Arizona Wiretap Law: When Can You Sue for Damages?


Wiretapping is Illegal in Arizona

In Arizona, illegal wiretapping is the unauthorized interception of a wire or electronic communication or a conversation or discussion by one who is not a party to the communication, is not present during the conversation or discussion, or does not have the consent of one party to the communication or conversation. One is a victim of illegal wiretapping if his or her communications have been recorded by a third party without the consent of either party to the communication as outlined in the statute.

Under A.R.S. § 13-3005(A), intentionally intercepting a wire or electronic communication without the consent of either the sender or receiver is a class 5 felony. This statute also criminalizes as a class 5 felony the intentional interception of a conversation or discussion at which a person is not present, or aiding, authorizing, employing, procuring, or permitting another to do so, without the consent of a party to that conversation or discussion. Additionally, this statute makes a class 5 felony intentionally intercepting the deliberations of a jury, or aiding, authorizing, employing, procuring, or permitting another to do so.

A.R.S. § 13-3005(B) criminalizes as a class 6 felony intentionally and without lawful authority installing or using a pen register or trap and trace device on the telephone lines or communications facilities of another person which are utilized for wire or electronic communications.

Good faith emergency interceptions and those made in assisting a law enforcement officer pursuant to a subpoena or ex parte order are exempt from both sections of this statute.

Under A.R.S. § 12-731, victims of illegal wiretapping may bring a civil action to recover from the person or entity that engaged in the violation: 1) preliminary and other equitable or declaratory relief; 2) punitive damages; 3) reasonable attorney fees and other reasonable costs of litigation; and 4) damages in an amount that is the greater of: a) actual damages and profits made by the violator as a result of the violation; b) statutory damages of one hundred dollars a day for each day of the violation; or c) statutory damages of ten thousand dollars.

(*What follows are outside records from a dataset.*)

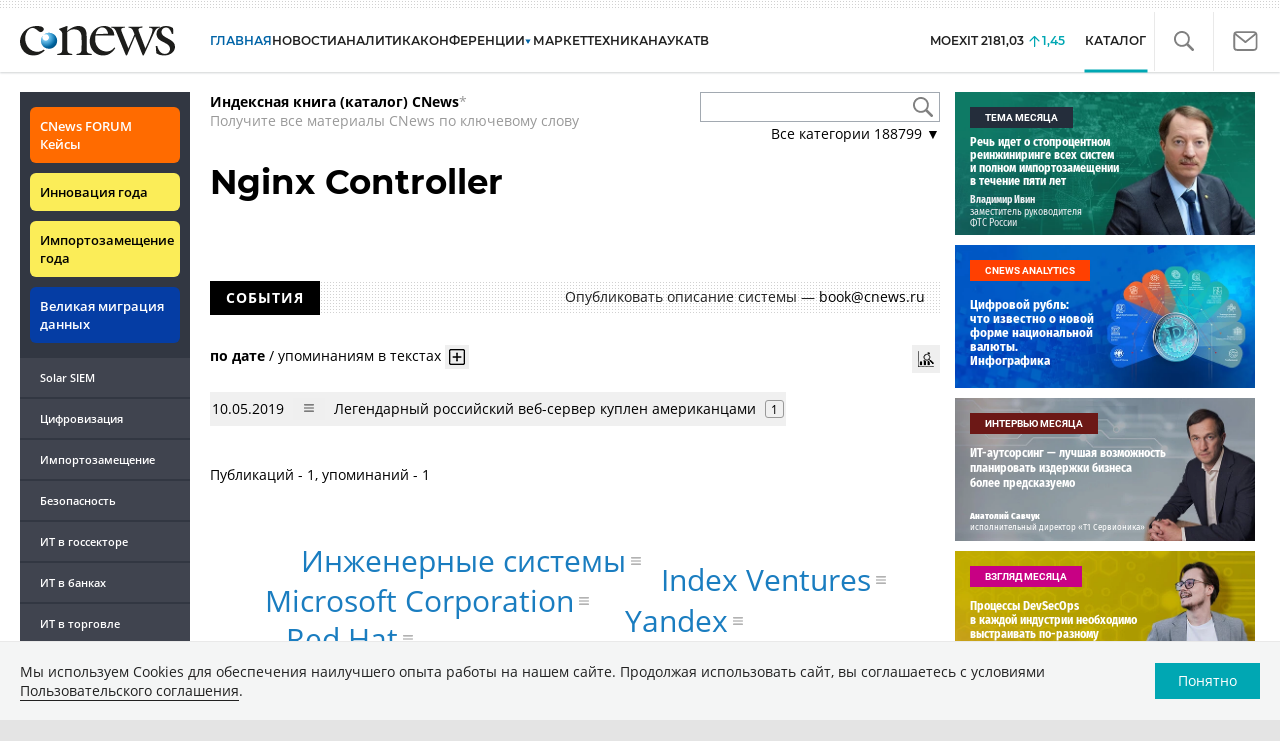

--- FILE ---
content_type: text/html; charset=UTF-8
request_url: https://www.cnews.ru/show.php?section=31&type=book_page&id=199989&name=Nginx+Controller&date=0&auth=0&href=https%3A%2F%2Fwww.cnews.ru%2Fbook%2FNginx_Controller
body_size: -122
content:
1768771909 199989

The statute of limitations for a claim under § 12-731 is one year from the date upon which the plaintiff first has a reasonable opportunity to discover the violation.

How a Privacy Law Firm Can Help Arizona Wiretap Victims

Privacy attorneys can help victims of illegal wiretapping by helping to prove all of the elements required for the cause of action in a court of law, and by helping to prove all the harms suffered by the victim in order to obtain just relief from the violator.